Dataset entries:
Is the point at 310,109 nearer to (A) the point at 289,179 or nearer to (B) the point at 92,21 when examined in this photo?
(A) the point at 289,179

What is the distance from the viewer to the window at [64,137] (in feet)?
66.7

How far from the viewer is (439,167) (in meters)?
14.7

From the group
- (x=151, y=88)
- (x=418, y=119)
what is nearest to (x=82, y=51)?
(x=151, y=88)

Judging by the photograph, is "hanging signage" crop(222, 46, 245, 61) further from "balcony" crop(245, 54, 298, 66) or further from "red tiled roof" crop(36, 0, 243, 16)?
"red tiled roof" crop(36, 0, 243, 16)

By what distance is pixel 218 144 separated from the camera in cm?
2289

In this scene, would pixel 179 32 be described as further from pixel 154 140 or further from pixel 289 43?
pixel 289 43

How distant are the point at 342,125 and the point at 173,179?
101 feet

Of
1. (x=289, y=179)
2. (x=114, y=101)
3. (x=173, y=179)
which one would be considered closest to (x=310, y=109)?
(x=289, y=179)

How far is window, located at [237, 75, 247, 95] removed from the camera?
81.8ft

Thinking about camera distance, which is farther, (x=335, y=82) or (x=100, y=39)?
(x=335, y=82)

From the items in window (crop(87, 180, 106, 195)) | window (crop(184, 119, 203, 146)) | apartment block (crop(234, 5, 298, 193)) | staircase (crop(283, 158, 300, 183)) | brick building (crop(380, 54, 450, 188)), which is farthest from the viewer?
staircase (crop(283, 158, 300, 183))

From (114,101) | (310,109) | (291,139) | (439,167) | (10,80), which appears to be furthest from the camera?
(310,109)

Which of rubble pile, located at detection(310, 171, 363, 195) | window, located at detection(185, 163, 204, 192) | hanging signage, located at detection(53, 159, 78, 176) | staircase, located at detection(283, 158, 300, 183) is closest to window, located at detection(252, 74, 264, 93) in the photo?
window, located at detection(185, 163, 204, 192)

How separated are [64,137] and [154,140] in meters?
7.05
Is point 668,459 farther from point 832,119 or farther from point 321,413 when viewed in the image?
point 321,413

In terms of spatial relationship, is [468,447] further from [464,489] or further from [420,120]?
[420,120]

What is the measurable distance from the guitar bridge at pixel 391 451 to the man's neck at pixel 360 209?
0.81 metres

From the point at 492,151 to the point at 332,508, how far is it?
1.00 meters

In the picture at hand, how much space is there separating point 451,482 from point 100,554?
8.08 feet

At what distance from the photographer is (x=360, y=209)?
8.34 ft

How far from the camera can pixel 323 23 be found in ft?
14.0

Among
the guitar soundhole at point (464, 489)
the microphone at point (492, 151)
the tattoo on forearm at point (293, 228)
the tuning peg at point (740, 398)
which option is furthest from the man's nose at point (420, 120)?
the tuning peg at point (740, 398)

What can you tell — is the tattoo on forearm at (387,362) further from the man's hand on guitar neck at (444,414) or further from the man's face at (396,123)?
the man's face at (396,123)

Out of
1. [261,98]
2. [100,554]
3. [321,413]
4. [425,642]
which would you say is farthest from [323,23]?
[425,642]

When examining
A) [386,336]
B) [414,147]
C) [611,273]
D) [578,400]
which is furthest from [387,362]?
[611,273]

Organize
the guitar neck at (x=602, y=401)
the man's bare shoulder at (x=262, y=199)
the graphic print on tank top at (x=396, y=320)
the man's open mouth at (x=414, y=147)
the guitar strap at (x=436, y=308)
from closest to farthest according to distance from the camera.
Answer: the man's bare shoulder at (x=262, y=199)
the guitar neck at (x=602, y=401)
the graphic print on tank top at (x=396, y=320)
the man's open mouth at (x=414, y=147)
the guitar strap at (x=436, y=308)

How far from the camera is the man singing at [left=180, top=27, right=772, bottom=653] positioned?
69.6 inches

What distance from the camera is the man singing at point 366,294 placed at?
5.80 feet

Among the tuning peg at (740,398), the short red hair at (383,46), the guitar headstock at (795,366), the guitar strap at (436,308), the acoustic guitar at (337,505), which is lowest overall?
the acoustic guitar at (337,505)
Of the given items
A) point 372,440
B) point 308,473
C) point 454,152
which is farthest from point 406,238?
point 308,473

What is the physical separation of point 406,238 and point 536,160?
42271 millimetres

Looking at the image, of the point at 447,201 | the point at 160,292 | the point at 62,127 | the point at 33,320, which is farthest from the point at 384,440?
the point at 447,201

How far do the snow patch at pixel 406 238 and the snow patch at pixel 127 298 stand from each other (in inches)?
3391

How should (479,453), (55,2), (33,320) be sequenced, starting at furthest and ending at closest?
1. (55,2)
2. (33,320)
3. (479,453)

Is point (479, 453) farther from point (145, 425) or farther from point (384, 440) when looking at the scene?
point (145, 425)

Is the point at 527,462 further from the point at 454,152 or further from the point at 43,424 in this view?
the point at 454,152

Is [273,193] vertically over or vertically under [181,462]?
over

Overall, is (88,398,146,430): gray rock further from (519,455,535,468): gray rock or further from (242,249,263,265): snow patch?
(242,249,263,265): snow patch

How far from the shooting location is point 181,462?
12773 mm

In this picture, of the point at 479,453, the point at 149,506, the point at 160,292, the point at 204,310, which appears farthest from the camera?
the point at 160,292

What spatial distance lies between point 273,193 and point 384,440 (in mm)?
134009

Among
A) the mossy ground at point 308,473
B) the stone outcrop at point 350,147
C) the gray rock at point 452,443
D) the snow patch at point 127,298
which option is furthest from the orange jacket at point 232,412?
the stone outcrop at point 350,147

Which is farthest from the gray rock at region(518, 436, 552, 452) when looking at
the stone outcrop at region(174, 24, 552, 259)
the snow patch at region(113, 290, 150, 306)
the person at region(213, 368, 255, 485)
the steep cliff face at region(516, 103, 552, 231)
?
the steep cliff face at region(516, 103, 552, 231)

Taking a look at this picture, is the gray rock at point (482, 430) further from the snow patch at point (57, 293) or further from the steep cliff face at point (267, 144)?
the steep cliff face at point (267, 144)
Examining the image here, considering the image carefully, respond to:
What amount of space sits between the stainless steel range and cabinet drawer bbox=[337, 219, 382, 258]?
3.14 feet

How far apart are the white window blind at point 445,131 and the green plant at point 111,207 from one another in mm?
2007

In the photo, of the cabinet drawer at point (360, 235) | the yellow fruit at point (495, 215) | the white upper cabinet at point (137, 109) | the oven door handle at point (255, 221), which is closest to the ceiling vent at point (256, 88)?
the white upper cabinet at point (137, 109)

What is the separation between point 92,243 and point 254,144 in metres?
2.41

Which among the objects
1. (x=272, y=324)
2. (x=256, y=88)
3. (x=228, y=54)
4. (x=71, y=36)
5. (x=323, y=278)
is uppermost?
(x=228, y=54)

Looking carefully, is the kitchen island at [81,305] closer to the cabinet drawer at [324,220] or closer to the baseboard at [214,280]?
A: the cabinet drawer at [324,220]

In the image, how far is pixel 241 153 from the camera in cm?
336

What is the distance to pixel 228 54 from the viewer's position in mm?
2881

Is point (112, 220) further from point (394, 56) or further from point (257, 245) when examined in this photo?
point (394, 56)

DIRECTION:
Copy every one of the entries above word for word, keeping the original line order.

COMPLETE OUTPUT:
Is the point at 310,109 nearer to (A) the point at 289,179 or nearer to (B) the point at 92,21 when examined in this photo?
(A) the point at 289,179

What is the distance from the viewer to the window at [64,137] (in feet)?
66.7

How far from the viewer is (439,167) (in meters)?
14.7

From the group
- (x=151, y=88)
- (x=418, y=119)
what is nearest to (x=82, y=51)?
(x=151, y=88)

Judging by the photograph, is "hanging signage" crop(222, 46, 245, 61) further from "balcony" crop(245, 54, 298, 66) or further from "red tiled roof" crop(36, 0, 243, 16)?
"red tiled roof" crop(36, 0, 243, 16)

By what distance is pixel 218 144 separated from the camera in cm?
2289

In this scene, would pixel 179 32 be described as further from pixel 154 140 or further from pixel 289 43?
pixel 289 43

How distant are the point at 342,125 and the point at 173,179?
101 feet

Of
1. (x=289, y=179)
2. (x=114, y=101)
3. (x=173, y=179)
which one would be considered closest to (x=310, y=109)?
(x=289, y=179)

How far is window, located at [237, 75, 247, 95] removed from the camera?
81.8ft

Thinking about camera distance, which is farther, (x=335, y=82) or (x=100, y=39)?
(x=335, y=82)

From the items in window (crop(87, 180, 106, 195)) | window (crop(184, 119, 203, 146)) | apartment block (crop(234, 5, 298, 193)) | staircase (crop(283, 158, 300, 183)) | brick building (crop(380, 54, 450, 188)), which is farthest from the viewer?
staircase (crop(283, 158, 300, 183))

From (114,101) | (310,109) | (291,139) | (439,167) | (10,80), which appears to be furthest from the camera?
(310,109)

Which of rubble pile, located at detection(310, 171, 363, 195) | window, located at detection(185, 163, 204, 192) | hanging signage, located at detection(53, 159, 78, 176) | staircase, located at detection(283, 158, 300, 183) is closest to window, located at detection(252, 74, 264, 93) in the photo?
window, located at detection(185, 163, 204, 192)

How separated are [64,137] and [154,140] in meters?
7.05
Is point 668,459 farther from point 832,119 or farther from point 321,413 when viewed in the image?
point 321,413

In terms of spatial relationship, is [468,447] further from [464,489] or further from [420,120]?
[420,120]

What is the measurable distance from the guitar bridge at pixel 391 451 to the man's neck at pixel 360 209?
0.81 metres

From the point at 492,151 to the point at 332,508, how far is it?
1.00 meters

In the picture at hand, how much space is there separating point 451,482 from point 100,554?
8.08 feet

At what distance from the photographer is (x=360, y=209)?
8.34 ft

How far from the camera can pixel 323 23 be found in ft?
14.0

Among
the guitar soundhole at point (464, 489)
the microphone at point (492, 151)
the tattoo on forearm at point (293, 228)
the tuning peg at point (740, 398)
which option is furthest from the man's nose at point (420, 120)?
the tuning peg at point (740, 398)

What can you tell — is the tattoo on forearm at (387,362) further from the man's hand on guitar neck at (444,414) or further from the man's face at (396,123)?
the man's face at (396,123)

Out of
1. [261,98]
2. [100,554]
3. [321,413]
4. [425,642]
which would you say is farthest from [323,23]?
[425,642]

When examining
A) [386,336]
B) [414,147]
C) [611,273]
D) [578,400]
which is furthest from [387,362]?
[611,273]

Organize
the guitar neck at (x=602, y=401)
the man's bare shoulder at (x=262, y=199)
the graphic print on tank top at (x=396, y=320)
the man's open mouth at (x=414, y=147)
the guitar strap at (x=436, y=308)
from closest to farthest according to distance from the camera.
Answer: the man's bare shoulder at (x=262, y=199)
the guitar neck at (x=602, y=401)
the graphic print on tank top at (x=396, y=320)
the man's open mouth at (x=414, y=147)
the guitar strap at (x=436, y=308)

How far from the camera is the man singing at [left=180, top=27, right=772, bottom=653] positioned?
69.6 inches

What distance from the camera is the man singing at point 366,294 placed at?
5.80 feet

Among the tuning peg at (740,398), the short red hair at (383,46), the guitar headstock at (795,366), the guitar strap at (436,308), the acoustic guitar at (337,505), which is lowest overall?
the acoustic guitar at (337,505)
Of the given items
A) point 372,440
B) point 308,473
C) point 454,152
which is farthest from point 406,238?
point 308,473

What is the physical separation of point 406,238 and point 536,160?
42271 millimetres

Looking at the image, of the point at 447,201 | the point at 160,292 | the point at 62,127 | the point at 33,320, which is farthest from the point at 384,440?
the point at 447,201

How far do the snow patch at pixel 406 238 and the snow patch at pixel 127 298 stand from each other (in inches)?
3391

How should (479,453), (55,2), (33,320) be sequenced, starting at furthest and ending at closest?
1. (55,2)
2. (33,320)
3. (479,453)

Is point (479, 453) farther from point (145, 425) or farther from point (384, 440) when looking at the scene?
point (145, 425)

Is the point at 527,462 further from the point at 454,152 or further from the point at 43,424 in this view?
the point at 454,152

Is [273,193] vertically over or vertically under [181,462]?
over

Overall, is (88,398,146,430): gray rock further from (519,455,535,468): gray rock or further from (242,249,263,265): snow patch?
(242,249,263,265): snow patch

How far from the shooting location is point 181,462?
12773 mm

In this picture, of the point at 479,453, the point at 149,506, the point at 160,292, the point at 204,310, which appears farthest from the camera?
the point at 160,292

What spatial distance lies between point 273,193 and point 384,440 (in mm)?
134009

Among
A) the mossy ground at point 308,473
B) the stone outcrop at point 350,147
C) the gray rock at point 452,443
D) the snow patch at point 127,298
which option is furthest from the orange jacket at point 232,412?
the stone outcrop at point 350,147

Which is farthest from the gray rock at region(518, 436, 552, 452) when looking at
the stone outcrop at region(174, 24, 552, 259)
the snow patch at region(113, 290, 150, 306)
the person at region(213, 368, 255, 485)
the steep cliff face at region(516, 103, 552, 231)
?
the steep cliff face at region(516, 103, 552, 231)

Taking a look at this picture, is the gray rock at point (482, 430) further from the snow patch at point (57, 293) or further from the steep cliff face at point (267, 144)?
the steep cliff face at point (267, 144)
Examining the image here, considering the image carefully, respond to:
What amount of space sits between the stainless steel range and cabinet drawer bbox=[337, 219, 382, 258]?
3.14 feet

How far apart are the white window blind at point 445,131 and the green plant at point 111,207 from one another in mm?
2007

In the photo, of the cabinet drawer at point (360, 235) | the yellow fruit at point (495, 215) | the white upper cabinet at point (137, 109) | the oven door handle at point (255, 221), which is closest to the ceiling vent at point (256, 88)?
the white upper cabinet at point (137, 109)

What is the separation between point 92,243 and point 254,144 in metres?
2.41

Which among the objects
1. (x=272, y=324)
2. (x=256, y=88)
3. (x=228, y=54)
4. (x=71, y=36)
5. (x=323, y=278)
is uppermost?
(x=228, y=54)

Looking carefully, is the kitchen island at [81,305] closer to the cabinet drawer at [324,220] or closer to the baseboard at [214,280]?
A: the cabinet drawer at [324,220]

In the image, how far is pixel 241 153 from the camera in cm?
336

What is the distance to pixel 228 54 from the viewer's position in mm?
2881

Is point (112, 220) further from point (394, 56) or further from point (257, 245) when examined in this photo?
point (394, 56)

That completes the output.